The Court found that the State had satisfied its obligation under art 2 to investigate any death which may have been caused by a breach of this provision through a three-week coroner's inquest into Mr Daniel's death. The coroner recommended that a policy be developed whereby prisoners who are suspected of having ingested and internally concealed drugs consult an independent doctor, which occurred in Mr Daniel's case.
The Court examined three decisions of the European Court in which victims who had engaged in unlawful activity successfully invoked arts 2, 3 and 6 of the European Convention in their claims against the state. The Court emphasised that in each of the cases, neither the court nor the state suggested that the victim's criminal conduct barred the claim; criminality was only relevant, if at all, to the issue of redress.
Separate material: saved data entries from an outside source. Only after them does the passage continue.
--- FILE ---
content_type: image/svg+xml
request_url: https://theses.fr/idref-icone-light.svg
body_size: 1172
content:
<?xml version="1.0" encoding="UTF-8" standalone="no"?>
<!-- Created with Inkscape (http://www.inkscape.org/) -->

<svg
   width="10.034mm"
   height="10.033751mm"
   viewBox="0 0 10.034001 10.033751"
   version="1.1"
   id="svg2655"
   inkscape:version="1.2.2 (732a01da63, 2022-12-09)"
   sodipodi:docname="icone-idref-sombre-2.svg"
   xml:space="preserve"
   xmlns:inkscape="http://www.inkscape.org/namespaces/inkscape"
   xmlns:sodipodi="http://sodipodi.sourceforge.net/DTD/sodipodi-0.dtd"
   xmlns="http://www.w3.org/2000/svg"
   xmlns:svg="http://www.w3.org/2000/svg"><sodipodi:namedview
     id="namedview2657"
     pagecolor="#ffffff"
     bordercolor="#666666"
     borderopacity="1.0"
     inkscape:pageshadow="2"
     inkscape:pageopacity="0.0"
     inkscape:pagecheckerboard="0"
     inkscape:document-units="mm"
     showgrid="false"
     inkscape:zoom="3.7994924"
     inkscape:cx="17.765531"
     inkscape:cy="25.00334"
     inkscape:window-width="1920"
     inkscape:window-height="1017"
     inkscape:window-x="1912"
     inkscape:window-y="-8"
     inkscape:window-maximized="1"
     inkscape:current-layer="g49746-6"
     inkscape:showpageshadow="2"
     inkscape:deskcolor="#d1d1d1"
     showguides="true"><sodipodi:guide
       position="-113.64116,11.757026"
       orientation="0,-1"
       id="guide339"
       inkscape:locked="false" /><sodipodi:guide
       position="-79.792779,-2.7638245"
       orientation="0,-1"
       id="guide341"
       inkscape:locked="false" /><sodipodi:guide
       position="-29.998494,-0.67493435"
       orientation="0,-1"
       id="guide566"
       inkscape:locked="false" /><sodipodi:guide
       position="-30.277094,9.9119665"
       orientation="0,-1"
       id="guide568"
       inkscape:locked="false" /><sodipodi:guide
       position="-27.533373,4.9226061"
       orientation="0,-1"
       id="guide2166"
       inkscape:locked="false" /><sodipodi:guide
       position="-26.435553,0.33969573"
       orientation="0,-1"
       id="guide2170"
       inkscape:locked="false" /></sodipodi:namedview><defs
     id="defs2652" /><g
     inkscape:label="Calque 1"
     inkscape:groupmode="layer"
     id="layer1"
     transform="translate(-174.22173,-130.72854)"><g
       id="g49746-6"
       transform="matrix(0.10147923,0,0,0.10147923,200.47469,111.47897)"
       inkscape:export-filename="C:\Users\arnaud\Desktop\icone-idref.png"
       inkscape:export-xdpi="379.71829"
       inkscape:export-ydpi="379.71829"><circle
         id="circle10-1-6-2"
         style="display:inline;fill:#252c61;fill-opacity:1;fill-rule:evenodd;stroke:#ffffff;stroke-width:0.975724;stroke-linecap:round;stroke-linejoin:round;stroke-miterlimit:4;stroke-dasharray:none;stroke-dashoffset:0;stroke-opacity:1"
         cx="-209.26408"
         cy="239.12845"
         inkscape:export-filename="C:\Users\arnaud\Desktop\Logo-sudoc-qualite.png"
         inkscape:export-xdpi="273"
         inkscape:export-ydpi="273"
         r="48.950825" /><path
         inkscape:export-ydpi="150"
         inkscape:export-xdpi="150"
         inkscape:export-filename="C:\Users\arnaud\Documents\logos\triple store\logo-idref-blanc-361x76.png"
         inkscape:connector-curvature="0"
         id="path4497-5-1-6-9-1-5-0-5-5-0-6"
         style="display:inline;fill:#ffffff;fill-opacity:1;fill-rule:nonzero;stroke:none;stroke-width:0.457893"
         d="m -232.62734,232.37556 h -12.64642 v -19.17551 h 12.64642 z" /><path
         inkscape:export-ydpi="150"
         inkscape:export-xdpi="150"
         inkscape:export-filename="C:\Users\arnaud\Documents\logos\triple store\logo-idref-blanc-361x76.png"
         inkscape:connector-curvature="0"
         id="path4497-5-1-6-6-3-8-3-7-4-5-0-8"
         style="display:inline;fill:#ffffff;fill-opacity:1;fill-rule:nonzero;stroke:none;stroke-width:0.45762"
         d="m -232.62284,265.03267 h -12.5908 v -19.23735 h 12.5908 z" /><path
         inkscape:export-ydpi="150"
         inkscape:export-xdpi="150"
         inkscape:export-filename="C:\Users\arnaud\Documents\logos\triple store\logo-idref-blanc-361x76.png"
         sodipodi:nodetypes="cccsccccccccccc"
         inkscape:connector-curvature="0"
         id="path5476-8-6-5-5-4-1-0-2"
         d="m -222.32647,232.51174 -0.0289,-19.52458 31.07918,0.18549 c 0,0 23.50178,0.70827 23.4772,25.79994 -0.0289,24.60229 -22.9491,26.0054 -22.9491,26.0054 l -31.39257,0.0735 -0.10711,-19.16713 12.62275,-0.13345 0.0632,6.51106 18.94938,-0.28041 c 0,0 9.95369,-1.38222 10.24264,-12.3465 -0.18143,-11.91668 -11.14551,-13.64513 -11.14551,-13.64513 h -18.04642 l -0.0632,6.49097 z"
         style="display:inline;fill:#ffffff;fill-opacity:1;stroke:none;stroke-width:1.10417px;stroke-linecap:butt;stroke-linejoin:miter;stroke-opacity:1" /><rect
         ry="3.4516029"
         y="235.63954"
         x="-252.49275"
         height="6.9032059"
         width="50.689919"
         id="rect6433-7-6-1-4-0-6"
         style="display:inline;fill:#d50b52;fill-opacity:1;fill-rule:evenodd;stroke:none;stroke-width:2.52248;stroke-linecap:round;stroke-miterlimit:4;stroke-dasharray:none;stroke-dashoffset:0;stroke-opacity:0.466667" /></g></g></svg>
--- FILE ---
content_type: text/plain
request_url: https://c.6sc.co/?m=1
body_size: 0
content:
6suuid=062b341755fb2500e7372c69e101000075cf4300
According to the Court, 'perceptible and sound policy reasons' existed for the absence of the criminality defence from human rights jurisprudence, and introducing the defence into a claim under the Human Rights Act 1998 (UK) would construct a barrier for UK citizens:
It is one thing to discountenance the manipulative use of a Community right for a purpose for which it was not meant; it is another to create a gateway to human rights which only the virtuous may enter.
The Court further held that the appellants had standing to bring the present action, as they satisfied the definition of 'victim' in s 7(1) of the Human Rights Act 1998 (UK), which is given an independent meaning under the European Convention by s 7(7), and can include close relatives of an individual whose rights under the Convention have allegedly been violated.
The Court thus allowed the appeal, emphasising that this merely enabled the action to proceed and expressing 'grave doubts' about the claim's prospects of success on the merits.
Relevance to the Victorian Charter
If the criminality defence were invoked by the State of Victoria in a rights-based complaint pleaded under the Victorian Charter, the Victorian Supreme Court may adopt the approach taken by the Court in Al-Hassan Daniel and hold that an applicant's criminal conduct is no bar to claims under the Charter. Such an approach emphasises that human rights must be protected and upheld irrespective of a person's criminal behaviour.
Sections 9 (right to life) and 10 (protection from torture and cruel, inhuman or degrading treatment) of the Victorian Charter are analogous to arts 2 and 3 of the European Convention. The Court in Al-Hassan Daniel placed considerable emphasis upon European Court jurisprudence in interpreting the relevant Convention rights. The absence of comparable jurisprudence in Victoria provides scope for the development of domestic principles to govern the relationship between criminal behaviour and human rights under the Victorian Charter.
The decision is at www.bailii.org/ew/cases/EWCA/Civ/2010/1443.html.